Five years later, the two happened to be taking care of their various business needs at the post office on 111th and State in Roseland and what happened?  There they were in line together. Thirty days later, on July 6, 1973, they were married at St. Peter and Paul Church in Roseland.

In 1981, they moved to Frankfort to raise their two sons, Frank and Antonio, and their foster children. They purchased two lots, intending to build a larger home, but instead moved Mama, Inez Baron, the first family member off the boat from Italy, now 94, next door.

Nella, who owned her hair salon for 20 years, has been running the family business, Kensington Research and Recovery Inc., with E.J. since 2007. Prior to that, E.J. had the first dollar store in Illinois in downtown Chicago.

Nella is one of those people who never notices that a job is huge or impossible.  If it needs doing, she’s in!

Currently the Frankfort Township’s clerk, Nella was the first female township collector and later the first female trustee for Frankfort Township. She was the first woman county board member from Frankfort, first woman committeeman chairman and first Committeewoman of the Year for Will County.  In her spare time, she and a friend started the first school paper-recycling for School District 157C, which her boys attended.

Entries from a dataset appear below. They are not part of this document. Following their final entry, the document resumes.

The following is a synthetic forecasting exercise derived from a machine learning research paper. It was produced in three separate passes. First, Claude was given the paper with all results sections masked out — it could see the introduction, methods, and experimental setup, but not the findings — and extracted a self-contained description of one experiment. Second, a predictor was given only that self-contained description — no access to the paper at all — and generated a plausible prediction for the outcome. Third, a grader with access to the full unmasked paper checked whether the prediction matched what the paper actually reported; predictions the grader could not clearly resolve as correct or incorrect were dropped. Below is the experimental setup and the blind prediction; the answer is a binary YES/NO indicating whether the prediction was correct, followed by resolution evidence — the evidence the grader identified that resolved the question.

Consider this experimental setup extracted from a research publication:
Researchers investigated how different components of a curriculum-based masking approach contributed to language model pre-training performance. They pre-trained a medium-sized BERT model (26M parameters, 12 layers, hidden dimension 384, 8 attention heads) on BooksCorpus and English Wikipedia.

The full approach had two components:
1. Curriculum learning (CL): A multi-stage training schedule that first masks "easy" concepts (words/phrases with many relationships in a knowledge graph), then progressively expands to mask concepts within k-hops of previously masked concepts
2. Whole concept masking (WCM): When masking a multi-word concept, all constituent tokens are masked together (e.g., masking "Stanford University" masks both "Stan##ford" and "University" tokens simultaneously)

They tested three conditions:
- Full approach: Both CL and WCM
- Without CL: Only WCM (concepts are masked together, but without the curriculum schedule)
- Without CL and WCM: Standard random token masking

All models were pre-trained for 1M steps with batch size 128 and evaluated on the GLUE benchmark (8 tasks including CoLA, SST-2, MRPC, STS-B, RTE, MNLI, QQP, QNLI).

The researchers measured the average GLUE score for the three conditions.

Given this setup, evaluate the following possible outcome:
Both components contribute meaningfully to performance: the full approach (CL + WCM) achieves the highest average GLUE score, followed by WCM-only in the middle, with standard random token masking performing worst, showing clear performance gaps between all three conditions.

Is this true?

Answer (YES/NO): NO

She was PTA president for four years, past president of the Lincoln Way Special Recreation Association, chairman of fund raising for the Lincoln-Way Key Club and a recipient of the Kiwanis Woman of the Year, among other honors/

Her Sundays were free so she started bringing donuts to St. Anthony’s Church in Roseland for after services coffee and fellowship as well as fund raising for the Woman’s Association.

She served on Frankfort’s Park District board for six years, four of them as president. Her efforts on behalf of Frankfort Township are legendary, having served as an elected official for twenty years.  She started the Nurse’s Closet. Which supplies walkers, wheelchairs, other kinds of health equipment free for borrowing to those in need.

In 2007, Nella was invited to a painting class.  She is now a quite accomplished artist, known for her unusual subject matter and ability to see inside the people she paints.  She adores gardening and belongs to a local garden club.  Her favorite house plant is a weird cactus that her mother brought from Italy, which insists on blooming enthusiastically every summer with gorgeous water-lily-like flowers.

“Help others,” should be Nella’s motto, but with usual Italian humor she professes that she and E.J. have two. The first is from the movie Moonstruck.  “Just tell the truth. They find out anyway.” The other is often heard in the neighborhood, “Get off the cross. We need the wood.”